I was raised on a farm outside Sand Gap.  We grew 80% of what we ate and a field of tobacco for a cash crop. We plowed with an old mule named Laurie and later with horses.  We planted, weeded, thinned and hoed by hand.  It was hard work and a hard life but I wouldn’t trade it for anything now.  I remember being tired, sore, blistered and dirty.  I also remember what I learned about patience, perseverance, effort and faith, not to mention how good a fresh ear of corn or a vine ripe tomato tastes when you’ve known it since it was a seed.
In the Bible, in Matthew I believe, Jesus spoke of seeds saying that if one had the faith of a mustard seed they could move mountains.  

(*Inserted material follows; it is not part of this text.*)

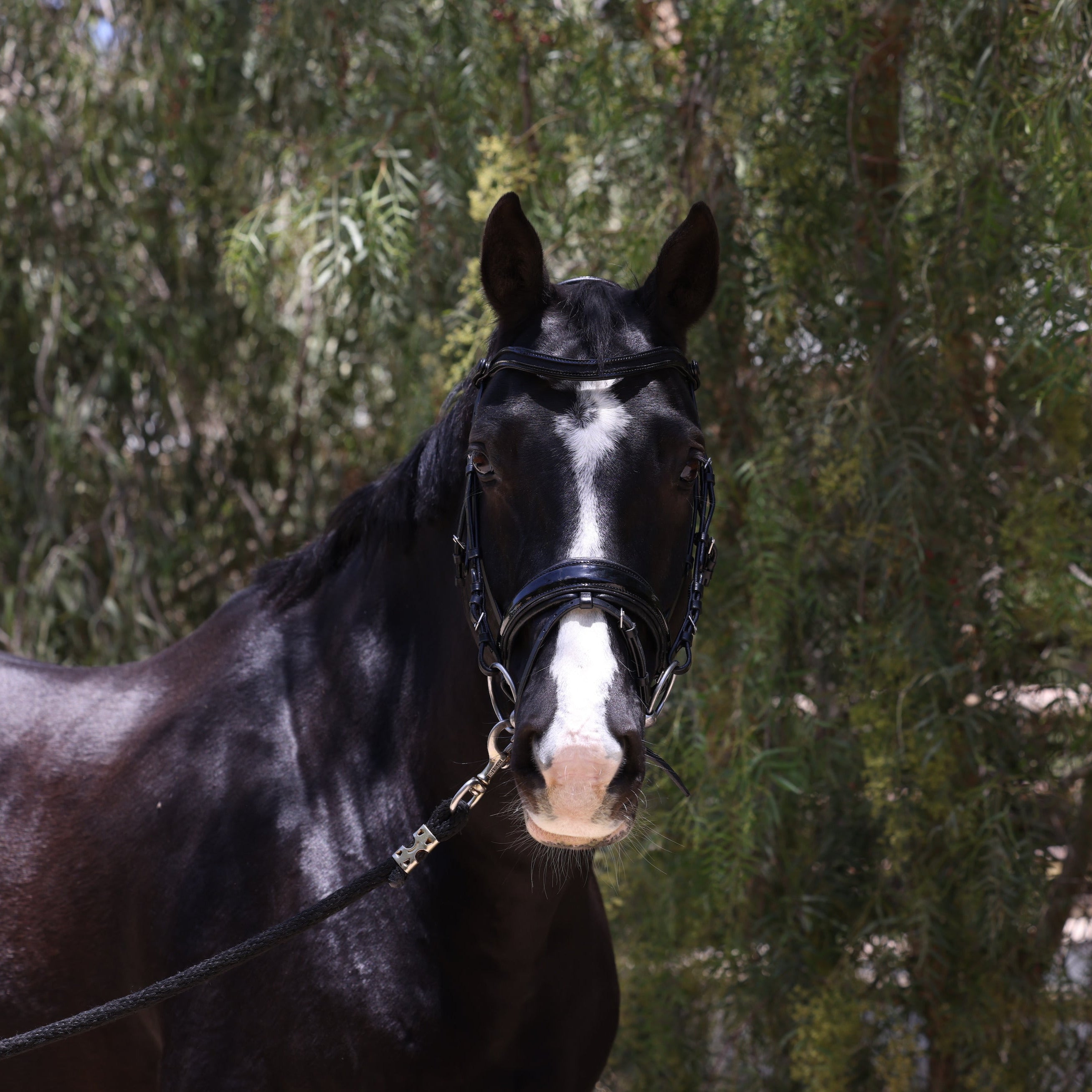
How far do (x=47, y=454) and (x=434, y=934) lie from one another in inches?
107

In my life, and I suspect in the life of a lot of farmers, faith and seeds have always been connected to one another.  I don’t know about the big farmers – those with fields so vast and machinery so huge and high-tech that their feet rarely touch the earth.  Maybe they don’t farm by faith – just be theory and science and equations.
There are many more acres under cultivation by these “Agribusiness men” these days than there used to be.  Unfortunately the small farm is becoming a thing of the past.  But anybody out there who’s nursing that old tractor through one more season and praying that the rains come when they need them and stop when they don't knows exactly what “farming by faith” means.
More often than not that faith has been rewarded with tangible things that come in bushels and bales and wagon loads – things that represent another year’s bounty and mean the bills will get paid, the children fed and maybe even an education paid for.
Then there are the intangible rewards.  It may be these things, these little miracles, that keep farmers going back to the field year after year, through bountiful harvests and lean ones, as much as the money to be made there.
Many folks spend their whole lives waiting and watching for a miracle.  I don’t know what they’re looking for or where they’re looking.  Miracles are all around us everyday.  It has always been impossible for me to stand in a newly plowed and planted field when that first spring rain hits the earth and not believe in miracles.  That scent that rises up, that scent made of seed and sun and soil and rain, is full of life and hope, of the mystery of turning seasons and the miracle of new beginnings.
Grandpa taught me that too, not in those words of course.  What he taught me was to pay attention.  Grandpa didn’t believe God existed.  He knew that God existed.  But then Grandpa wasn’t looking for a God to solve his problems or to blame for them.  For Grandpa, God was right there making things grow and Grandpa was right there having faith that they would.
And when he planted the seeds fell from his hand like a prayer.